Koi Carp streamers represent the tales of strength, stamina and drive of the carp as it swims upstream against the flow of the river current.

Koinobori - The carp streamers are arranged in a manner that the head of the family is placed at the top.

It also serves as an expression of the family wish that their children will grow up strong and be able to successfully face the challenges that life will bring.

As you can see, the largest fish represents the head of the family, while the smallest would most probably represent the youngest child. Blue is usually used to represent the youngest in the family.

Doll me up


Kintaro dolls are usually put on display indoors on children’s day.
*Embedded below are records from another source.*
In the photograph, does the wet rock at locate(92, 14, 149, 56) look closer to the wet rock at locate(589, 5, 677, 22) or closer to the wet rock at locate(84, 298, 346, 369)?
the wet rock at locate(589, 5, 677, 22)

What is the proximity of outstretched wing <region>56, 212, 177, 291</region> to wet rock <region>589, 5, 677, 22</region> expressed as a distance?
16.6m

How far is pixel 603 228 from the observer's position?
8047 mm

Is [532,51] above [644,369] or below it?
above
Kintaro is a Japanese folk hero. Stories have been written about his superior strength, bravery and his rise to the status of a famous warrior as an adult. With all the build up on his strength and bravery, you must be thinking that Kintaro has a really bushy moustache and grouch eyebrows. On the contrary, Kintaro actually looks very cute. Take a look for yourself.
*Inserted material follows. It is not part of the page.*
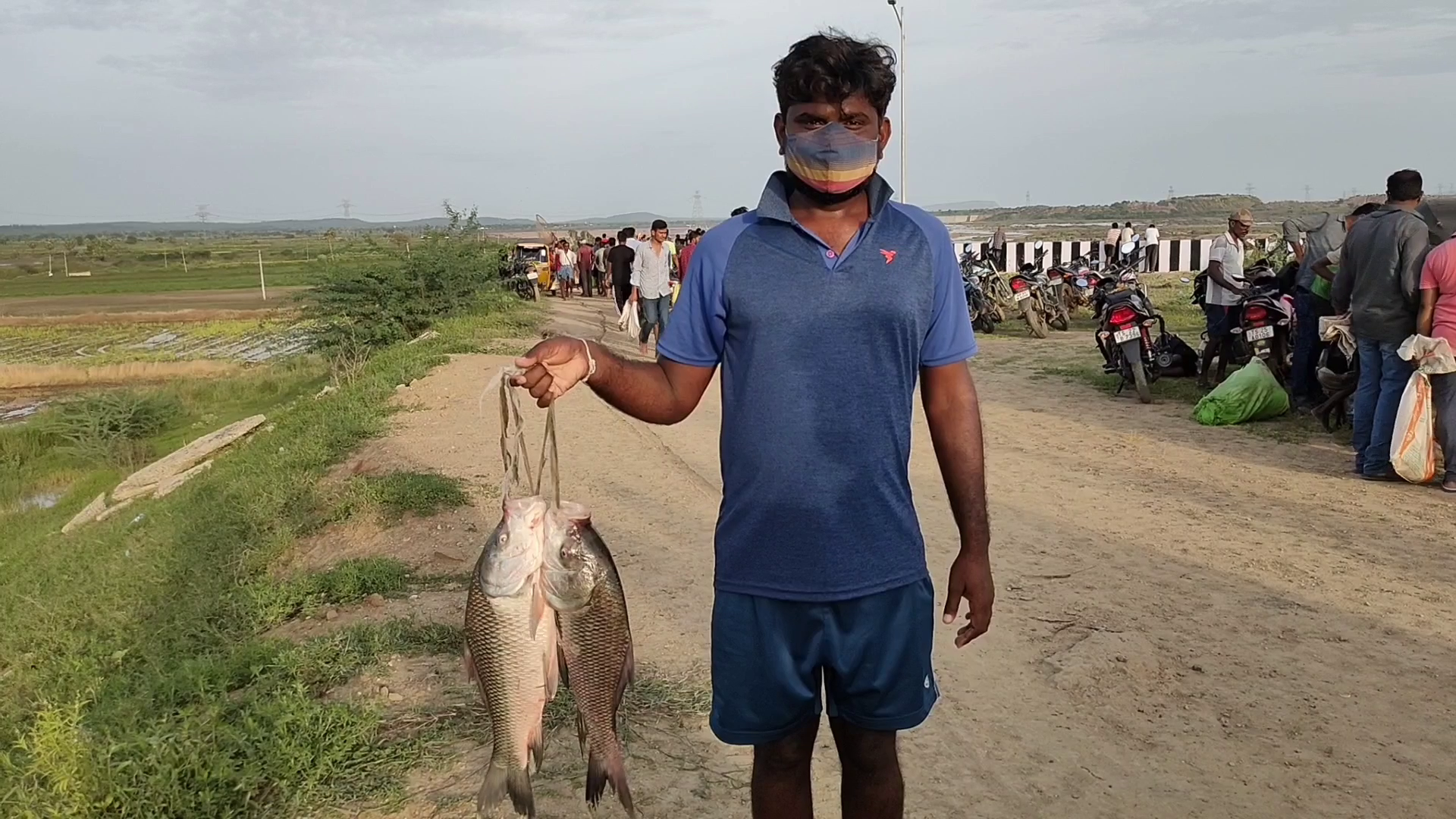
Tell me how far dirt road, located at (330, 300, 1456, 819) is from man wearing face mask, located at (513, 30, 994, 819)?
1.16 m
A Kintaro doll put on display indoors.

Lets hope Kintaro does not appear in my dreams to throw a punch at my face for calling him cute.



“Nom Nom’s”

Kashiwamochi is a customary food that is eaten on Children’s Day in Japan.
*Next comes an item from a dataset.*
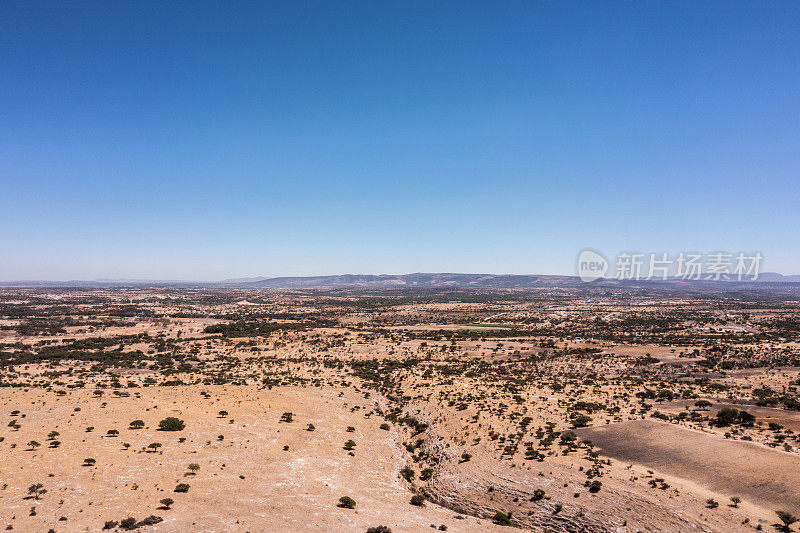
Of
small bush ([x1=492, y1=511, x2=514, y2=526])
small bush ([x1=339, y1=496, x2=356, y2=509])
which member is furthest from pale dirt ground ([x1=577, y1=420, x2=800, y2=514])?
small bush ([x1=339, y1=496, x2=356, y2=509])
To make mochi, one has to take cooked rice and pound it until it becomes a sticky pulp. Sounds easy. But it certainly is not, as it can take hours to reach the correct consistency.

The process of pounding the rice to make mochi

The mochi (sticky rice) is then used to form a rice cake, which is stuffed with yam paste and wrapped in oak leaves.

Kashiwamochi wrapped in Oak leaves

Chimaki (a dumpling wrapped in bamboo leaves) is also eaten.

Chimaki wrapped in bamboo leaves

Bath Time

Syobuyu is the bath that families take on Children’s Day. These hot baths are sprinkled with iris leaves and roots. This is because the iris is thought to promote good health and ward off evil.

Syobuyu is the bath which families take on Children's day . It is sprinkled with iris leaves and roots

Iris leaves were also believed to have the mysterious power of extinguishing fire and for this reason, in rural areas today, people still use iris leaves as a talisman against the possible outbreak of a fire or presence of evil spirits.

Carp, Samurai’s, irises, oak trees and bamboos. What’s the link? All of these items symbolize strength and are therefore used in abundance on Children’s Day. No one messes with nature.

I am child. Hear me roar!

A more recent event that has come to be celebrated on “Kodomo no Hi” is the Children’s Day Olympics at the National Kasumigaoka Stadium. This is a big event and even includes a torch ceremony at the beginning of the games.

Japan sure knows how to party.

Other than all the funky Japanese words, what do we learn from the Japanese celebrating Children’s Day?

The Children's Olympics held on Kodomo No Hi

All these customs and traditions that are repeated year after year are performed to stress the importance of respecting the character of children and promoting their happiness and health.  They remind themselves, that the greatest lessons can be learnt from children, and even the most courageous personality can be found in the smallest of forms. Children.

Happy Children's Day !

TheAsianparent wishes you a Happy Children’s Day!!